C’est souvent ce qui nous oppose avec CEL : la mixité, la non-mixité... Je partage complètement la réflexion qu’on se fait qu’ils occupent la place et je pense qu’il faut qu’on l’occupe face à eux, absolument, en permanence. Je sais pas si on y arrivera, mais en tous les cas, il faut pas leur laisser la place et il faut agir tout le temps...
Les Franches Plombières, c’est 97, la montée du FN et moi en plus, je travaillais à Vitrolles donc j’avais Mme Mégret comme maire, donc j’étais complètement obsédée par ça. Je crois que c’est Elizabeth qui connaissait Laure. Et puis on s’est rencontrées, on s’est vues plusieurs fois chez Christine, puis chez vous (Sylvie et Patricia). C’est Laure et Patricia qui faisaient les visuels. Nous on fait les petites mains, on affichait... On décidait ensemble mais on partait afficher... On avait toujours peur des flics, etc... Entre temps, on insultait quelques mecs qui pissaient dans la rue, on les poursuivait en disant: ho, espèce de cochon, etc... C’était très drôle ! On a fait ça un moment quand même... il y avait une affiche qui avait fait grand débat ici : c’était le FN, ça ravage où on avait utilisé la photo de Brigitte Bardot. Parce qu’il fallait pas toucher à Brigitte Bardot. Mais nous on trouvait intéressant de toucher à Brigitte Bardot. Et également parce qu’on faisait de l’âgisme...

•••

- [Consigne A]: Traduisez en anglais la phrase « C’est Laure et Patricia qui faisaient les visuels. », tirée du témoignage sur les Franches Plombières.
- [Consigne B]: Prolongez le témoignage sur les Franches Plombières à partir de sa dernière phrase.

Données textuelles de légendes récupérées
•••

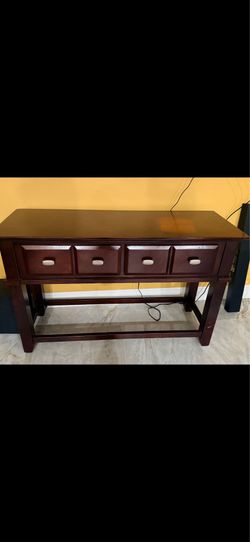 Side table with 2 drawers real wood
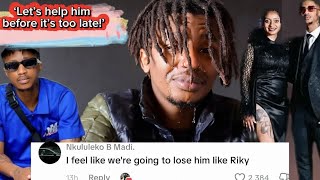 Prayers Go Up For Emtee After Seen Crying Like A Baby On A  no Home No Money For Him 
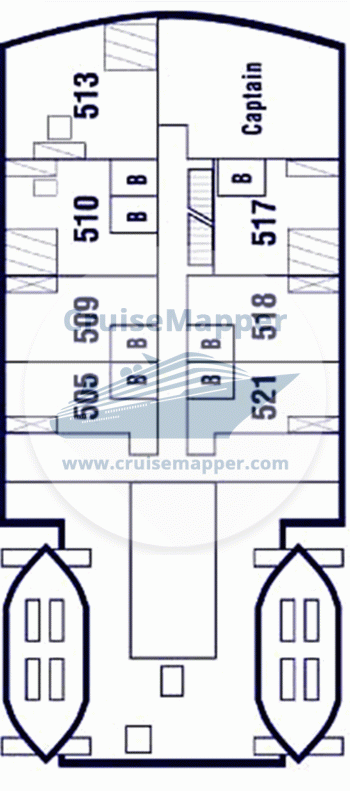 Professor Multanovskiy Deck 05 - Upper-Cabins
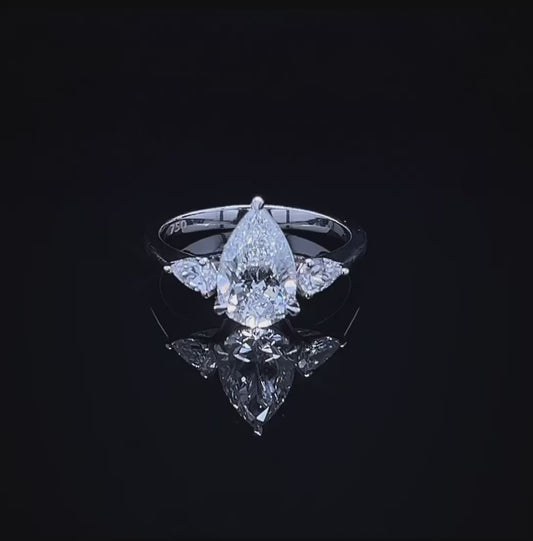 1.6CT PEAR TRIOLOGY RING - (ARJS3146)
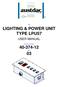 LIGHTING & POWER UNIT TYPE LPU57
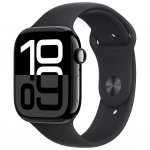 Apple Watch Series 10 Aluminum 46mm GPS Jet Black W / Black Sport B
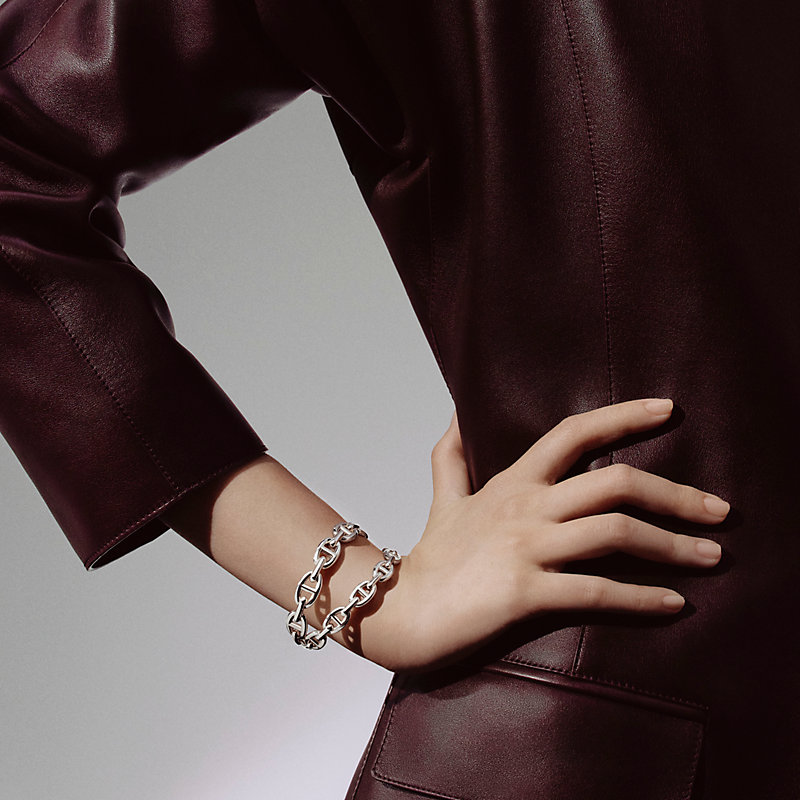 Chaine d'ancre Enchainee double bracelet | Hermès USA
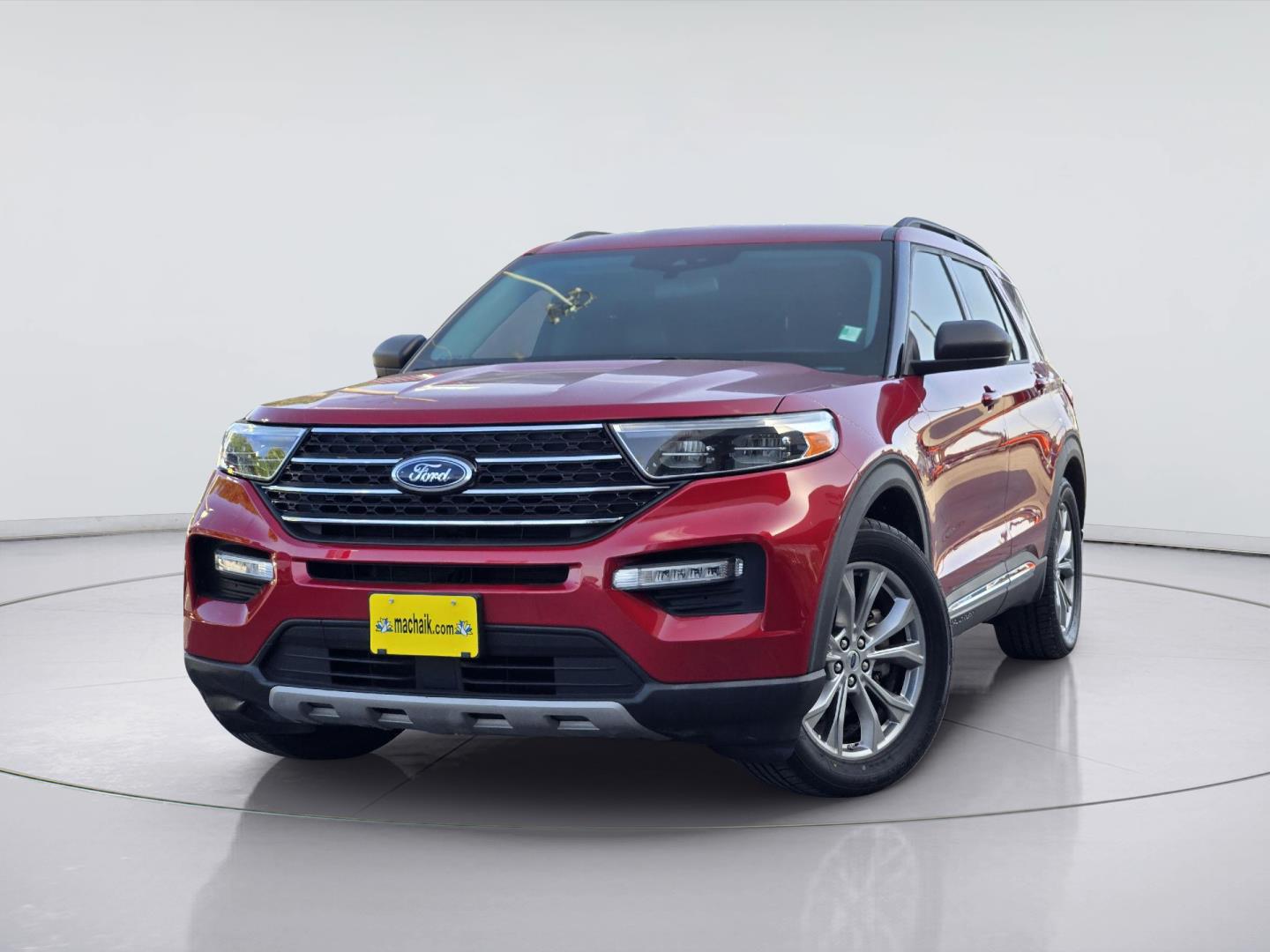 Rapid Red Metallic Tinted Clearcoat 2021 Ford Explorer SUV / Crossover Rear-Wheel Drive Automatic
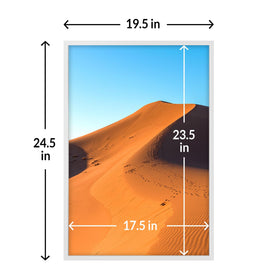 LaVie Home 18x24 frame horizontal display ideal for apartment living rooms.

•••

- [Réponse finale A]: Laure and Patricia were the ones who made the visuals.

- [Réponse finale B]:
Je sais plus qui j’ai rencontré il n’y a pas longtemps qui m’a demandé : tu sais qui c’était ? Et effectivement là, pour remettre les affiches aux 3 G, j’ai demandé à Patricia si on pouvait les utiliser et je lui ai demandé tout à l’heure, si on pouvait parler des Franches Plombières, si on pouvait mettre sur le tapis ce moment vraiment intéressant, vraiment super ! On avait affiché là devant les 3 G et sur le cours Julien.
Ici, il y a eu une soirée qui s’appelait les Vieilles Pies où on s’est toutes retrouvées : c’était génial, c’était vraiment bien... organisée par Agnès.
Nous, ce qu’on souhaite aux 3 G, c’est que ça redeviennent un lieu de toutes les rencontres, avec le plus de débats possibles, militant au sens large pas uniquement militance homosexuelle... On peut être à droite mais comme je dis souvent aux copines : tu peux être à droite mais ici tu fermes ta gueule... (rire).
Remettre bien le lieu à gauche parce que je pense qu’on est dans une situation difficile de crise grave et qu’il faut rester extrêmement vigilantes et surtout très réveillées car sinon, il sera trop tard. Et je pense que ça doit venir de nous les femmes...
Le lieu à gauche, la vraie gauche pas celle du PS (rire)... Ici, il y a eu des grandes soirées électorales aux 3 G... parce qu’il y avait le FN mais pas que... on y a débattu, on y a bu, on s’est engueulé...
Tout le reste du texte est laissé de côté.